Sandra Stern (Ed ’85) and her husband, Evan, are longtime supporters of the School of Education and Human Development and its research into the intersection between teaching and the neurosciences. When their grandson was diagnosed with autism, they decided to make a gift of $150,000 to the Education School Foundation’s Autism Pathways Fund to jumpstart efforts already underway to establish a University of Virginia Center for Autism. As envisioned, the Center for Autism will combine the University’s resources in autism research, coordinated care, and teacher and clinical professional preparation, positioning UVA as a national leader.
Now, with Evan Stern battling Parkinson’s-related dementia, the Sterns felt a renewed sense of urgency. So they created the Stern Bicentennial Professorship in Education and Neuroscience to leverage the Education School’s existing strengths with the increasing prominence of pan-University efforts in neuroscience research.
“The notion of bringing neuroscience into the practice of education, that was compelling to us,” Sandra Stern said. “What I’m excited about is the collaboration and the work that has already started. The Education School is working with the Brain Institute and the Departments of Neurology and Psychology, working toward developing a larger service point and curriculum development point for autism. We knew if we dug deep into our pockets, we could find the money and make this happen now instead of later.”
Brain research is an important part of the University’s 2030 strategic plan.
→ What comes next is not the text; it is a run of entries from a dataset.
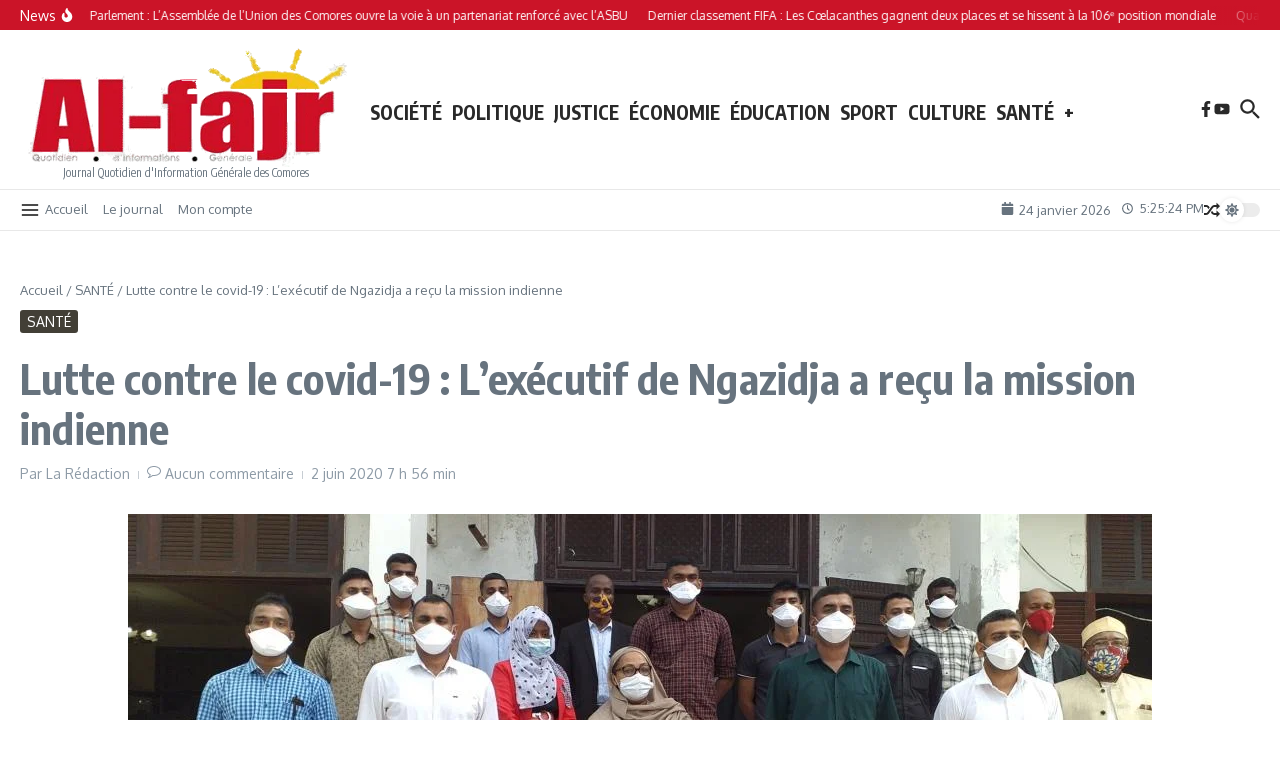

--- FILE ---
content_type: text/html; charset=utf-8
request_url: https://www.google.com/recaptcha/api2/aframe
body_size: 267
content:
<!DOCTYPE HTML><html><head><meta http-equiv="content-type" content="text/html; charset=UTF-8"></head><body><script nonce="aW0BSCLhirLHH0uCyUEDMw">/** Anti-fraud and anti-abuse applications only. See google.com/recaptcha */ try{var clients={'sodar':'https://pagead2.googlesyndication.com/pagead/sodar?'};window.addEventListener("message",function(a){try{if(a.source===window.parent){var b=JSON.parse(a.data);var c=clients[b['id']];if(c){var d=document.createElement('img');d.src=c+b['params']+'&rc='+(localStorage.getItem("rc::a")?sessionStorage.getItem("rc::b"):"");window.document.body.appendChild(d);sessionStorage.setItem("rc::e",parseInt(sessionStorage.getItem("rc::e")||0)+1);localStorage.setItem("rc::h",'1769275523366');}}}catch(b){}});window.parent.postMessage("_grecaptcha_ready", "*");}catch(b){}</script></body></html>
The endowed professorship will ensure that the Education School can attract and retain a scholar in the fields of education and neuroscience who will advance our understanding of the links between education and the brain and its functions as well as explore ways in which that knowledge can transform educational practice.
Sandra Stern served two consecutive terms on the Education School Foundation board of directors from 2003-2017 and was recognized for her service to the Education School by being named the first emeritus member of the foundation board. Sandra and Evan Stern are longtime members of the Lawn Society.
“If we can explore this universe of neuroscience and then connect that to how we teach and how we develop curriculum so that we reach all the children, no matter their learning modality, no matter where they’re coming from, I think that’s going to lead the way to a change in how we teach,” said Sandra Stern. “We need to look at neuroscience—that’s the last frontier we haven’t explored for education and teaching.”
She recognizes that sometimes life forces your hand. “Evan and I are in our 70s, and we look around us and think, ‘this is the time to give.’ Because the intellectual capital and the collaboration is in place right now at the University—now is the time to give.”